Having someone occupy the White House who flatly denied the truth about climate was, for us, perhaps the ultimate insult.

But the extent of the changes we can see from the inauguration of a new President in Washington, D.C more than 10,000 kilometres away in the Pacific region extend far further than that.

International observers have noted that the Trump era has been marked by a great intensifying of the battle for influence and soft power in the Pacific between China and America and its allies.

We saw this recently with the near-doubling in aid to Samoa itself in 2018.

China also overtook Australia - America’s typical representative in the Pacific - as the region’s preeminent financial donor with an estimated $USD4 billion in aid pledged to Pacific states in 2017 alone. 

To these developments, President Trump responded with a policy of containment that was reminiscent of the politics of the Cold War.

Across the Pacific we saw an unprecedented flurry of increased attention from America and its allies in the forms of new foreign policies, variously titled a Pacific Reset, Uplift, a Step Up and an Elevation.

The former United States Secretary of Defence, Mark Esper, made a visit to Palau late last year. The contents of his discussions with local leaders are unknown.

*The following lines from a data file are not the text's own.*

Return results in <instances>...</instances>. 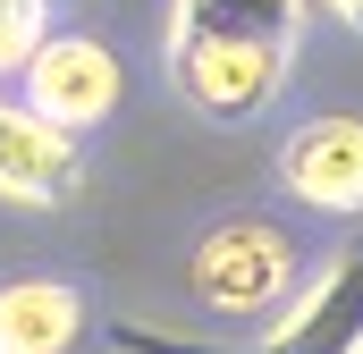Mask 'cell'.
I'll use <instances>...</instances> for the list:
<instances>
[{
	"mask_svg": "<svg viewBox=\"0 0 363 354\" xmlns=\"http://www.w3.org/2000/svg\"><path fill=\"white\" fill-rule=\"evenodd\" d=\"M279 185H287L304 211H330V219L363 211V118H347V110L304 118V127L279 144Z\"/></svg>",
	"mask_w": 363,
	"mask_h": 354,
	"instance_id": "5b68a950",
	"label": "cell"
},
{
	"mask_svg": "<svg viewBox=\"0 0 363 354\" xmlns=\"http://www.w3.org/2000/svg\"><path fill=\"white\" fill-rule=\"evenodd\" d=\"M287 59H296V51L169 34V85H178V101H194V110H203V118H220V127L262 118V110L279 101V85H287Z\"/></svg>",
	"mask_w": 363,
	"mask_h": 354,
	"instance_id": "7a4b0ae2",
	"label": "cell"
},
{
	"mask_svg": "<svg viewBox=\"0 0 363 354\" xmlns=\"http://www.w3.org/2000/svg\"><path fill=\"white\" fill-rule=\"evenodd\" d=\"M304 8H313V0H178V8H169V34H194V42H262V51H296Z\"/></svg>",
	"mask_w": 363,
	"mask_h": 354,
	"instance_id": "ba28073f",
	"label": "cell"
},
{
	"mask_svg": "<svg viewBox=\"0 0 363 354\" xmlns=\"http://www.w3.org/2000/svg\"><path fill=\"white\" fill-rule=\"evenodd\" d=\"M85 338V295L68 278H9L0 287V354H68Z\"/></svg>",
	"mask_w": 363,
	"mask_h": 354,
	"instance_id": "52a82bcc",
	"label": "cell"
},
{
	"mask_svg": "<svg viewBox=\"0 0 363 354\" xmlns=\"http://www.w3.org/2000/svg\"><path fill=\"white\" fill-rule=\"evenodd\" d=\"M194 295L211 304V312H279V304H296L304 295V278H296V245L279 236L271 219H228V228H211L203 245H194Z\"/></svg>",
	"mask_w": 363,
	"mask_h": 354,
	"instance_id": "6da1fadb",
	"label": "cell"
},
{
	"mask_svg": "<svg viewBox=\"0 0 363 354\" xmlns=\"http://www.w3.org/2000/svg\"><path fill=\"white\" fill-rule=\"evenodd\" d=\"M43 42V0H0V76H26Z\"/></svg>",
	"mask_w": 363,
	"mask_h": 354,
	"instance_id": "9c48e42d",
	"label": "cell"
},
{
	"mask_svg": "<svg viewBox=\"0 0 363 354\" xmlns=\"http://www.w3.org/2000/svg\"><path fill=\"white\" fill-rule=\"evenodd\" d=\"M77 185H85L77 135L51 127V118H34L26 101H0V194L26 202V211H60Z\"/></svg>",
	"mask_w": 363,
	"mask_h": 354,
	"instance_id": "8992f818",
	"label": "cell"
},
{
	"mask_svg": "<svg viewBox=\"0 0 363 354\" xmlns=\"http://www.w3.org/2000/svg\"><path fill=\"white\" fill-rule=\"evenodd\" d=\"M26 110L51 118V127H68V135L101 127L118 110V51L93 42V34H51L34 51V68H26Z\"/></svg>",
	"mask_w": 363,
	"mask_h": 354,
	"instance_id": "3957f363",
	"label": "cell"
},
{
	"mask_svg": "<svg viewBox=\"0 0 363 354\" xmlns=\"http://www.w3.org/2000/svg\"><path fill=\"white\" fill-rule=\"evenodd\" d=\"M245 354H363V236L347 253H330L321 278H304V295L279 312V329Z\"/></svg>",
	"mask_w": 363,
	"mask_h": 354,
	"instance_id": "277c9868",
	"label": "cell"
},
{
	"mask_svg": "<svg viewBox=\"0 0 363 354\" xmlns=\"http://www.w3.org/2000/svg\"><path fill=\"white\" fill-rule=\"evenodd\" d=\"M313 8H330V17H338L347 34H363V0H313Z\"/></svg>",
	"mask_w": 363,
	"mask_h": 354,
	"instance_id": "30bf717a",
	"label": "cell"
}]
</instances>
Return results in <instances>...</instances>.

But soon after he left the island nation was openly inviting the United States to build ports, bases and airfields.

We also saw the Secretary of the Army, Brian McCarthy, last year announced plans to unveil a new military unit equipped with missile and cyber espionage capabilities to be deployed somewhere in the Pacific in coming years. 

“The U.S. Army must be postured in the [Pacific] region for the intensifying competition and, if required, to win in conflict,” Secretary McCarthy said.

“We don’t need any more gunfights; we don’t want anymore; but, if they come, we’re ready.”

Right up until the election that ejected Trump from office we saw an increase in heated rhetoric, with the announcement of plans by the U.S. Coast Guard to start plans to deploy three “cutter” style vessels - which come at more than $80 million each. 

President Trump's national security adviser Robert O'Brien said the fast-response boats would be deployed to counter "increasing Chinese aggression." 

And to counter the "malign and predatory" influence of China in South Pacific waters, and help end the threat to the "rules-based order that's kept the peace since World War II."

We can hardly expect the new President Biden to fold his hand and surrender the Pacific, a region of extreme strategic and military importance, to China. It would be foolish to cast the centrist Democratic as a peacenik with no backbone. 

But unlike Mr. Trump, President Biden has a predictable quality that we will welcome. 

But Mr. Biden has been in public life since he was sworn in as a U.S. Senator at the age of 30.

He has been running for President since 1987; he has occupied senior positions in the United States Senate on foreign affairs. 

He has a long established track record from which we can gain some considerable insight even this early into his administration. 

As a Senator, the now President Biden voted for China to become a member of the World Trade Organisation. 

As a Vice-President he led fruitful delegations to Beijing and met with Premier Xi Jinping.

It is unlikely that America will drop its renewed focus on building its soft and hard power in the Pacific. But we will almost certainly see a change in the way it goes about doing so and negotiate with less aggression and more predictability than his predecessor. 

The way in which President Biden has conducted himself in previous offices shows he is a man dedicated to building alliances, not given to pushing them to breaking point capriciously as his predecessor was.

In the Pacific we can expect a pressure drop in the atmosphere between America and China and a step down from the politics of brinkmanship. 

The man President Biden has appointed as his head of Pacific affairs, Kurt Campbell, wrote recently: “The future [should be] characterised by balance and twenty-first century openness rather than hegemony and nineteenth-century spheres of influence.” 

That, we think, is something to look forward to.